» CONSIGNE 1
Reproduisez fidèlement le passage du texte présenté qui commence par "Nous nous sommes" et se poursuit jusqu'à "sur le fond.".
» CONSIGNE 2
Indiquez si chaque affirmation ci-dessous concorde avec le texte présenté. Répondez par oui ou par non et citez exactement les mots du texte qui permettent de trancher.
(a) La traduction de Geneviève Serreau et Benno Besson a été établie à partir de la version de 1953.
(b) Les auteurs de la nouvelle traduction ont retenu le titre « Un homme est un homme ».
(c) Brecht ne s'est jamais préoccupé de la réalisation scénique de ses textes.

» TEXTE PRÉSENTÉ
======

Ces textes ont été d'abord élaborés pour des mises en scène. Ils ont été édités ensuite. Cette réalité donne à Homme pour Homme une réalité particulière par rapport aux autres pièces du jeune Brecht. Certes, Brecht a toujours été soucieux de la réalisation scénique de ses textes ; mais le jeune poète a d'abord été porté à dynamiter la littérature symboliste finissante, ou la littérature expressionniste en vogue. Après Baal, Tambours dans la Nuit et Dans la jungle des Villes, Brecht poursuit son travail littéraire en abordant de façon beaucoup plus décisive les questions de la nécessaire révolution scénique, un bouleversement de la pratique théâtrale qui va de pair avec une révolution dans la conception de l'être humain.

La traduction
On connaît depuis les années 1960 la traduction de Geneviève Serreau et Benno Besson, établie sur la version " définitive " de 1953. Nous avons éprouvé le besoin de revenir au texte original et de revisiter les versions pour rendre compte de la pensée de Brecht dans toute sa richesse (et sa problématique).

Nous nous sommes posés les questions du titre, tout en sachant qu'une fois un titre lancé, sa musique devient, hélas, quasi définitive. " Mann ist mann " se traduit aisément " Un homme est un homme " dans le corps du texte. Mais, en tant que titre, cette formule refléterait une sorte de " bon sens " universel qui ne traduit pas la simplicité ravageuse de l'expression. Nous avons donc conservé ce titre (" Homme pour Homme ") qu'on doit aux premiers traducteurs. Inexact dans la lettre, il est juste sur le fond.

======

» LIGNES EXTRAITES
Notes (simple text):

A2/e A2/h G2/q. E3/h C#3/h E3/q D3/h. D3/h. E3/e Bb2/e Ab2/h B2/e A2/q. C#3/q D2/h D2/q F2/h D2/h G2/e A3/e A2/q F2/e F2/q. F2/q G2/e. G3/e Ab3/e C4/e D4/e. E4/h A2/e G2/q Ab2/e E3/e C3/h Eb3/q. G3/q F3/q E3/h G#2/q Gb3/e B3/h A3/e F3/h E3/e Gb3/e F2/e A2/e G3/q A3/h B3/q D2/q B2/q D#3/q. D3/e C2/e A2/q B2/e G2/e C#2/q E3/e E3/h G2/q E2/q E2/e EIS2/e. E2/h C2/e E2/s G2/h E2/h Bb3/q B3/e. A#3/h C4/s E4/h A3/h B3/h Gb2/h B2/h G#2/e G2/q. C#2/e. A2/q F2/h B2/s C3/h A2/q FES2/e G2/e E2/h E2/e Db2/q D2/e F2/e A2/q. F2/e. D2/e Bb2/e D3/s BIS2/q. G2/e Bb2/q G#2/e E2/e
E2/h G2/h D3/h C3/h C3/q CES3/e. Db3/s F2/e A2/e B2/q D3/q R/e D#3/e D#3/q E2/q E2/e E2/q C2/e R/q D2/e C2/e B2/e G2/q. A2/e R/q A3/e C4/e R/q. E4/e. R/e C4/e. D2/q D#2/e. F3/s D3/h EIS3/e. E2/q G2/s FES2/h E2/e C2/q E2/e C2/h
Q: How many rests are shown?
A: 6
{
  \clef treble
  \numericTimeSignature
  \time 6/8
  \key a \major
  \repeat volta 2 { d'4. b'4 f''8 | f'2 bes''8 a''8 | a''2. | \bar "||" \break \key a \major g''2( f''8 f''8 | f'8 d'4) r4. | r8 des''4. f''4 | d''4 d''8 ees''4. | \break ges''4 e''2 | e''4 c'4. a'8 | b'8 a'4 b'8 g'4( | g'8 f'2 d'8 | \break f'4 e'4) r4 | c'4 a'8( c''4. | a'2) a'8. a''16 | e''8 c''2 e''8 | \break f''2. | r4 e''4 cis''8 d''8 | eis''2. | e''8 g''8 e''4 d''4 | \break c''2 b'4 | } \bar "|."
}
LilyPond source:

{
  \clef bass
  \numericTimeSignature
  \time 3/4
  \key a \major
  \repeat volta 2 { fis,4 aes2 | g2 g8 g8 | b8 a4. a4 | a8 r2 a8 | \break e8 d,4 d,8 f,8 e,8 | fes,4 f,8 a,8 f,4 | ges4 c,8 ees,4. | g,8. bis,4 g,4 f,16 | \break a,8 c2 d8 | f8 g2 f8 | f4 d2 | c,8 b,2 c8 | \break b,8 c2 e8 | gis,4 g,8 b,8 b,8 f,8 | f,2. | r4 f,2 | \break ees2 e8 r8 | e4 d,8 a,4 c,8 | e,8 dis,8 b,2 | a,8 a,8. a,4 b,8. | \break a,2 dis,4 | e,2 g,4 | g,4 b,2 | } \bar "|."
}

======

» RÉPONSE CORRECTE 1
Nous nous sommes posés les questions du titre, tout en sachant qu'une fois un titre lancé, sa musique devient, hélas, quasi définitive. " Mann ist mann " se traduit aisément " Un homme est un homme " dans le corps du texte. Mais, en tant que titre, cette formule refléterait une sorte de " bon sens " universel qui ne traduit pas la simplicité ravageuse de l'expression. Nous avons donc conservé ce titre (" Homme pour Homme ") qu'on doit aux premiers traducteurs. Inexact dans la lettre, il est juste sur le fond.

» RÉPONSE CORRECTE 2
(a) Oui : « établie sur la version " définitive " de 1953 ».
(b) Non : « Nous avons donc conservé ce titre (" Homme pour Homme ") qu'on doit aux premiers traducteurs. »
(c) Non : « Brecht a toujours été soucieux de la réalisation scénique de ses textes ».